Growth network models with random number of attached links

In the process of many real networks' growth, each new node joins a few existing nodes, the number of which is unknown in advance. However, classical network growth models assume that the number of nodes to which each newborn node links is constant. In this regard, the main research question of this paper is as follows: how do structural properties of networks generated in accordance with growth models with random number of attached links, change (in comparison with networks with a constant number of attached links)? In this paper, we restrict our analysis to the two growth network models: the Barabasi-Albert (BA) model and the triadic closure (TC) model. However, both in the BA and in the TC models the number of links attached to each new node of the network is constant on every iteration, which is not quite realistic.
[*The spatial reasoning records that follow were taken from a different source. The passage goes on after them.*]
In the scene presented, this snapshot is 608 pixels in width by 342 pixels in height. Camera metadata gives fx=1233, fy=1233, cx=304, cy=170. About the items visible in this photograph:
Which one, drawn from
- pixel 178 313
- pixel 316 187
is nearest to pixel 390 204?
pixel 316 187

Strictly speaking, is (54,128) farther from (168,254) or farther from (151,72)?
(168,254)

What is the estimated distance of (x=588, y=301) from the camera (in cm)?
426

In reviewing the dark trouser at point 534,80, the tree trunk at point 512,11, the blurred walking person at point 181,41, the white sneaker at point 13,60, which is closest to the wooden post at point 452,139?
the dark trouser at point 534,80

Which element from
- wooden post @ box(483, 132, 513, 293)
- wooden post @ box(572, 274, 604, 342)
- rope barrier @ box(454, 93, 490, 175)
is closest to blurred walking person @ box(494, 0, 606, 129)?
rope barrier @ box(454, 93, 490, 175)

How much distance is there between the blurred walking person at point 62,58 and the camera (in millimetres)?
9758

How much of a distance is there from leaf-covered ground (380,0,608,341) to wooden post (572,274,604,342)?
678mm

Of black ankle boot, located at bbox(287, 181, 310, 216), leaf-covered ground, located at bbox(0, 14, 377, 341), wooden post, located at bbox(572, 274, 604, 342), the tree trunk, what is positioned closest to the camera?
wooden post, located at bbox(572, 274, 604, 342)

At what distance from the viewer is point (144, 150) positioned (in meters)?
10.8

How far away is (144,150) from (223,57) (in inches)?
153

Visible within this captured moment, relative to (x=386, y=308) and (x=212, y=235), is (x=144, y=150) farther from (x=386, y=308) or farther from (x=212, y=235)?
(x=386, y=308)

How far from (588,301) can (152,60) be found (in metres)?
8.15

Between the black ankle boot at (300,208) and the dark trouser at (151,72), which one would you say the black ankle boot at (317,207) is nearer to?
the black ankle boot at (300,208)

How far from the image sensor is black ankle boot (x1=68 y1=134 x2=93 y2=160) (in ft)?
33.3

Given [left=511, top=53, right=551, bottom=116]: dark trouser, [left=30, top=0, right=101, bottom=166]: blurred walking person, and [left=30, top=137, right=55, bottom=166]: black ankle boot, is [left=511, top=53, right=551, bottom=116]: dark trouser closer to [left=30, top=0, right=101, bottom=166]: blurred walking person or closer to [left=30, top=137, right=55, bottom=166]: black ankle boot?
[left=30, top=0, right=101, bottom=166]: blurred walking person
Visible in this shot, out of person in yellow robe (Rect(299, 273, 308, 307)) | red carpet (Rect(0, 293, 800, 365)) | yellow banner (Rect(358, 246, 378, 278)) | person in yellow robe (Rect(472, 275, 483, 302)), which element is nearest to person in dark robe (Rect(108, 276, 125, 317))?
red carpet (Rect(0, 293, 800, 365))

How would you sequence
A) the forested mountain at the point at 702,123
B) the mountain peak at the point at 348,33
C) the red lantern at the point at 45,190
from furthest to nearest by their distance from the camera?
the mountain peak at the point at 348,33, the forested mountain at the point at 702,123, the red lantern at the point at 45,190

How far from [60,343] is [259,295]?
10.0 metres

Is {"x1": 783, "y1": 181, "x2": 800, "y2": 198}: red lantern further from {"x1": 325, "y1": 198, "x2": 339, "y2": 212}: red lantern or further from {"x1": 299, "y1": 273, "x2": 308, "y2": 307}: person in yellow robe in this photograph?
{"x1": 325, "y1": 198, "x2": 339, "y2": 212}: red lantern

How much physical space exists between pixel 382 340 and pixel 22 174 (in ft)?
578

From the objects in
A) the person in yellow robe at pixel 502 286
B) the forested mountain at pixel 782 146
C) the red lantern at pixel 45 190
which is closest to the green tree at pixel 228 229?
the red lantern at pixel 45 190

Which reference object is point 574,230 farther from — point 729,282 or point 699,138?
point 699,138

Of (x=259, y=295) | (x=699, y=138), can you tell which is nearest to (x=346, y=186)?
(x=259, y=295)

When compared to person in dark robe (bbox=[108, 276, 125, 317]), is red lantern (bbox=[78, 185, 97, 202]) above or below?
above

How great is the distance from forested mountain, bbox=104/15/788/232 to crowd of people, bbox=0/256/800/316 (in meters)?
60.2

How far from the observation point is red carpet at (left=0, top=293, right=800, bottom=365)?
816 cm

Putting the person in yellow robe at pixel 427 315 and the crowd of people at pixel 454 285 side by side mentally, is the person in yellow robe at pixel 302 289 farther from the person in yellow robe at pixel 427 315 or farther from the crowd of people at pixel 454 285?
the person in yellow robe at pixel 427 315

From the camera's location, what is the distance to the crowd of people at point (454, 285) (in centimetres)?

In this paper we extend both the BA and the TC models by allowing the number of newly added links to be random, under some mild assumptions on its distribution law. We examine the geometric properties of networks generated by the proposed models analytically and empirically to show that their properties differ from those of the classical BA and TC models. In particular, while the degree distributions of the generated networks follow the power law, their exponents vary depending on the thickness of the tail of the distribution that generates the number of attached links, and may differ significantly from the value of the corresponding exponent gamma = -3 for the networks generated by the classical BA and TC model. The 'random' versions of models have a useful feature: they are capable of creating new nodes with a high degree at any iteration. This greatly distinguishes them from classical models, in which the nodes that appeared in the early iterations gain a significant advantage. The property of the proposed model, associated with the possibility of late arrivals to receive a random number of neighbors (which can be arbitrarily large), seems to be capable to simulate the temporal behavior of real networks in a more realistic way. (C) 2021 Elsevier B.V. All rights reserved.

Automated summary

This study compares the structural properties of networks generated by growth models with random number of attached links to those with constant number of attached links. The research focuses on analyzing the differences in degree distributions of the networks generated by these models. By extending the classical models to allow for randomness in the number of attached links, the study shows that the 'random' versions of models have the capability to create new nodes with high degree at any iteration, which is a distinguishing feature from the classical models.